PRESBYTERIAN: WHAT DOES THAT MEAN?
Our name, “Presbyterian,” is rooted in the Greek word “presbuteros,” which means “elder.” This etymology defines our system of church government, structured around a group of elders elected by the congregation — the same system of government upon which our country’s democratic philosophies were founded.
As Protestant Christians, we accept the authority of the Scriptures, both Old and New Testament, and profess our faith in God, who is known to us as the Holy Trinity of the Father, the Son, and the Holy Spirit. Our faith has been especially influenced by the Protestant Reformation, specifically by leaders such as John Calvin and John Knox. We strongly believe in the key elements of the Protestant Reformation: salvation through faith in Jesus Christ alone, the authority of the Bible for faith and life, and our individual duty to be a minister of Christ at all times and in all places. It is up to each individual to determine how to apply these principles in his or her own life.

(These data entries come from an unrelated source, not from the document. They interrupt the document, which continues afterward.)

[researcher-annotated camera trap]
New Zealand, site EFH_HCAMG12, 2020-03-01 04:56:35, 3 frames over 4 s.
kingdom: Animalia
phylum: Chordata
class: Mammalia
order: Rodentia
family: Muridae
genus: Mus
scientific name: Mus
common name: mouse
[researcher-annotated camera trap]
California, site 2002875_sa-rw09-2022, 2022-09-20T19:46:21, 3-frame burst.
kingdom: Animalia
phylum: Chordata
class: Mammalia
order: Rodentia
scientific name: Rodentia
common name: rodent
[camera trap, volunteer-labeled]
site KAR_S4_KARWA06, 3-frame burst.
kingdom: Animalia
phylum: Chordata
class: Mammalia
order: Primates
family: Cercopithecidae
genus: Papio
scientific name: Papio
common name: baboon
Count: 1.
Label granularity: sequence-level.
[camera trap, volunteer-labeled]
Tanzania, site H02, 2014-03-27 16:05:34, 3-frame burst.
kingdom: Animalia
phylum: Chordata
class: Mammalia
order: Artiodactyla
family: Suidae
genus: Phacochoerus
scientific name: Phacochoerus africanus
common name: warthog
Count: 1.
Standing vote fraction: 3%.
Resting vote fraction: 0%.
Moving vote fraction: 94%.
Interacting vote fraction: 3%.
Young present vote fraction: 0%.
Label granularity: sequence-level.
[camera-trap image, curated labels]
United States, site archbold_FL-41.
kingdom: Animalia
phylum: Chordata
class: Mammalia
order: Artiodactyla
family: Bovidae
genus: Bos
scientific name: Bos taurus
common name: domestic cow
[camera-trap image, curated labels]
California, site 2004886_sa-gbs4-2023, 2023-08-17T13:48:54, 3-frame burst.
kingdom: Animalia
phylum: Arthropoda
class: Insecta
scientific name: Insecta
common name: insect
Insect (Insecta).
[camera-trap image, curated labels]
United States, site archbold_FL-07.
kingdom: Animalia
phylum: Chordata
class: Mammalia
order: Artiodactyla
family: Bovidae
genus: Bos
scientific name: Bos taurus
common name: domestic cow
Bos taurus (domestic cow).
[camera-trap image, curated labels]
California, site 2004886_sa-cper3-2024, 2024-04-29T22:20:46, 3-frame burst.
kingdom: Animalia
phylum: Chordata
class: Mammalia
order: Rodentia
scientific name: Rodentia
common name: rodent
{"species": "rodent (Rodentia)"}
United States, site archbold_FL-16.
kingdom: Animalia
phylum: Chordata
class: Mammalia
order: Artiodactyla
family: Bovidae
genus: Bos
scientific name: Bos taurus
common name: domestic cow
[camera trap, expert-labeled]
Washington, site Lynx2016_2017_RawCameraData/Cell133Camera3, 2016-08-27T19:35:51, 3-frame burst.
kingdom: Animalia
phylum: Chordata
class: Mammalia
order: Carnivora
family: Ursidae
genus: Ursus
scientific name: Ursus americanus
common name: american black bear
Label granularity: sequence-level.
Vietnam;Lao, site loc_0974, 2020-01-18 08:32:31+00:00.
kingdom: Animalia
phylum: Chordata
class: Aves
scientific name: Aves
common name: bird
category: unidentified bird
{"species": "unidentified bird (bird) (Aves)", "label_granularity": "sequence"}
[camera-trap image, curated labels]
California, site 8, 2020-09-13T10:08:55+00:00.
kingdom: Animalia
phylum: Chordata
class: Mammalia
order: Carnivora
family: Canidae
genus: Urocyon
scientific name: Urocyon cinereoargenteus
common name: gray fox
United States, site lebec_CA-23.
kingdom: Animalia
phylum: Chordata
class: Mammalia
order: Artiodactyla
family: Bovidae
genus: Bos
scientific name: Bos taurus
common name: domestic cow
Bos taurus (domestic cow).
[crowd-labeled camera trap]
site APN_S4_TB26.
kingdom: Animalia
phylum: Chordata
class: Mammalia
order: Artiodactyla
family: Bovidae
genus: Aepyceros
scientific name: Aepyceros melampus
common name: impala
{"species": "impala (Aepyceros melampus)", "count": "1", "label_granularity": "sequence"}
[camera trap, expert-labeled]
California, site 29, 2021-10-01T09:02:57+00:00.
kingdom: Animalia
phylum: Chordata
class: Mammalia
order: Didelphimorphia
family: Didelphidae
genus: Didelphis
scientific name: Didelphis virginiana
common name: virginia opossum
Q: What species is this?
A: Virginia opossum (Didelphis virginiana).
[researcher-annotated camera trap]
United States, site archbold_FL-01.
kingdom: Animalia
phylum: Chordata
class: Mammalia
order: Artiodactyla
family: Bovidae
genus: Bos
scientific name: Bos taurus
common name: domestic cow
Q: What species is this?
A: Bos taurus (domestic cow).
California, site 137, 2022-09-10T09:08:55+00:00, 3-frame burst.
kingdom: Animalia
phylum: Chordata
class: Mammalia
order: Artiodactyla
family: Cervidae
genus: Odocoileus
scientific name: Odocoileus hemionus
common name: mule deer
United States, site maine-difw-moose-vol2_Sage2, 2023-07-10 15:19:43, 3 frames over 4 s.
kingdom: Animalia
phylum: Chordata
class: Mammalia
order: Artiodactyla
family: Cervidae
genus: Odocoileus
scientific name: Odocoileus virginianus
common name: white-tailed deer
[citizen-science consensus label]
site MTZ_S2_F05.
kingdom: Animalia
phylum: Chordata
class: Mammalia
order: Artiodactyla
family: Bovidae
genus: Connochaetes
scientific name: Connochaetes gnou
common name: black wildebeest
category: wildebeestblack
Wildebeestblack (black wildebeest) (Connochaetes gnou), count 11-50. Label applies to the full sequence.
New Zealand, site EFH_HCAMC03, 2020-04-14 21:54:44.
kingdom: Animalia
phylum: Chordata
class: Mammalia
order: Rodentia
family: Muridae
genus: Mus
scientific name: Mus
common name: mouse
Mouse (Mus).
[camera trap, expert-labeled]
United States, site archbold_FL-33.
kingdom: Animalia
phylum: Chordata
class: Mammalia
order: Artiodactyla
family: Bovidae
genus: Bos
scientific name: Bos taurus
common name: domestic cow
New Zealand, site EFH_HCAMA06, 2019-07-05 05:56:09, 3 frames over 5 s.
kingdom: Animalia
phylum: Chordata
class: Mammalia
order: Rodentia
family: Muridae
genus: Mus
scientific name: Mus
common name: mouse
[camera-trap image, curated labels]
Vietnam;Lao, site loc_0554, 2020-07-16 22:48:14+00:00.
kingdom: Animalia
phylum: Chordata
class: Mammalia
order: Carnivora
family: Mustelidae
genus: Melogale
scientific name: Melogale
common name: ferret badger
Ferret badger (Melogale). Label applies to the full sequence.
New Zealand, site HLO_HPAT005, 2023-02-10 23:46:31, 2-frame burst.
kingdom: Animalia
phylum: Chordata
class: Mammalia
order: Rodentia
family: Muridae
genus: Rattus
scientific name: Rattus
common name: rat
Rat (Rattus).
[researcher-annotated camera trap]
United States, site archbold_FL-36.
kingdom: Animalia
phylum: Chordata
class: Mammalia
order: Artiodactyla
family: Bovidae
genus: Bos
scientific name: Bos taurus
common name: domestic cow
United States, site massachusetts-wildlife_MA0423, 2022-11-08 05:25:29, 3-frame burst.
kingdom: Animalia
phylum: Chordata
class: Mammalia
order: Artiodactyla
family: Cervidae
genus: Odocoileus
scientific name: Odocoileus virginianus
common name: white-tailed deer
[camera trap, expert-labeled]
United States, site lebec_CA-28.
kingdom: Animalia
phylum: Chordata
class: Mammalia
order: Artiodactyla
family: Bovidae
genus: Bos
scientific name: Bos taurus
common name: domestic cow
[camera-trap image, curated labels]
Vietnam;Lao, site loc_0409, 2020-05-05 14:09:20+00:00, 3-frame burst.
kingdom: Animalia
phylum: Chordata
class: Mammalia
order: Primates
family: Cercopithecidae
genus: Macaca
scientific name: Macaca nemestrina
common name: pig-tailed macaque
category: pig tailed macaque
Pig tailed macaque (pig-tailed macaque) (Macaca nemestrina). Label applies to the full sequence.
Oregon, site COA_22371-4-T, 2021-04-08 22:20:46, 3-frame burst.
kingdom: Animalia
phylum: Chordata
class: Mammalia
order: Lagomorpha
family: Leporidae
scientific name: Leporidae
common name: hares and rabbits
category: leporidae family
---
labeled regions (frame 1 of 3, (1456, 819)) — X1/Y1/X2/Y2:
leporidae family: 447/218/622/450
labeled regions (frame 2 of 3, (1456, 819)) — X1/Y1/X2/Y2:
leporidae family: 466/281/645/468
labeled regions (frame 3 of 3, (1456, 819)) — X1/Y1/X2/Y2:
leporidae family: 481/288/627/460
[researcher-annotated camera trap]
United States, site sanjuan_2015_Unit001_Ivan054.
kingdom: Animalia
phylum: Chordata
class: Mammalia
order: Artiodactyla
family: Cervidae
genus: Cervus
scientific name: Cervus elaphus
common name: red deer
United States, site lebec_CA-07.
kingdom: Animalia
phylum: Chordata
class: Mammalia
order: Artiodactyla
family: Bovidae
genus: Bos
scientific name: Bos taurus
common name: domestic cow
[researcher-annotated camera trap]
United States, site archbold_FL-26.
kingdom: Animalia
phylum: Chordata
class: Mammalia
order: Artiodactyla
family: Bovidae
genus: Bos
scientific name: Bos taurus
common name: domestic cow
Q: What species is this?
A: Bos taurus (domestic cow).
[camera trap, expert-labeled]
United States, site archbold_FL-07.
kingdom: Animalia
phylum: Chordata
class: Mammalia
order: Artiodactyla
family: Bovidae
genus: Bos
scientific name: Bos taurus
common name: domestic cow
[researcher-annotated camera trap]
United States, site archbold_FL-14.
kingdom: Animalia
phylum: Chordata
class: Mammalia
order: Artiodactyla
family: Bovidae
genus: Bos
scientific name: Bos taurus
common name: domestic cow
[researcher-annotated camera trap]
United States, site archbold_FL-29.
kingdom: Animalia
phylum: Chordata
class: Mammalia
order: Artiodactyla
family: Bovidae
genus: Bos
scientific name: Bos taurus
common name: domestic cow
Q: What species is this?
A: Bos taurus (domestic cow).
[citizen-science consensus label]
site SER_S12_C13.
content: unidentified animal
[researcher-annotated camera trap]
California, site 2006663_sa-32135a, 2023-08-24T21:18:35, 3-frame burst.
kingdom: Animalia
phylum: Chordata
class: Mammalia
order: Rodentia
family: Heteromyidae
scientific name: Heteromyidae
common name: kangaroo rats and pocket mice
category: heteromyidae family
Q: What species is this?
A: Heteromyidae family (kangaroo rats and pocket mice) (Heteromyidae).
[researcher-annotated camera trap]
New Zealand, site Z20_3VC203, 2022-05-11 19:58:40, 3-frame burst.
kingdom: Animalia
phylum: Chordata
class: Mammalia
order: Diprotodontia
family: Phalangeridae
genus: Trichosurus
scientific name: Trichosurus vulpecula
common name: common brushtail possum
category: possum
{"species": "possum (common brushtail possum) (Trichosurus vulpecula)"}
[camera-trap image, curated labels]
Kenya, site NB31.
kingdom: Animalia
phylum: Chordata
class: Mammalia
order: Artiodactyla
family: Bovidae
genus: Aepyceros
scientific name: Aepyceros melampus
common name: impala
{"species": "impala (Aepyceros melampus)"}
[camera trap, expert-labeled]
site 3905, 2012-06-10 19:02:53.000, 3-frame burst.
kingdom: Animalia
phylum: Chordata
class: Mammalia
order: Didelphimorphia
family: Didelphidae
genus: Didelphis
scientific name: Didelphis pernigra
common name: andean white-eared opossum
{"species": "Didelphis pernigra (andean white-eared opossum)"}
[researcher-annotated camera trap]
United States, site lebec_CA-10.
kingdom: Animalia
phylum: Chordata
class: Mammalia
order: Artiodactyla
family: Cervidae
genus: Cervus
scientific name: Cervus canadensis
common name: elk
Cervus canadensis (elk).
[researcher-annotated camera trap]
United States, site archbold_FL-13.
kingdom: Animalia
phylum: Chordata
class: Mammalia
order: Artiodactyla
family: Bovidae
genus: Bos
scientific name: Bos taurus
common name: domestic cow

Above all else it is our mission to share the love of God through Jesus Christ through word and deed. Presbyterians spread the love of God throughout the world by emphasizing the need for worship, developing new churches, and by fostering mission activities. We respond to disaster situations, minister to the sick and the needy, and educate new generations of Christian men and women to continue our legacy of service to God and the community.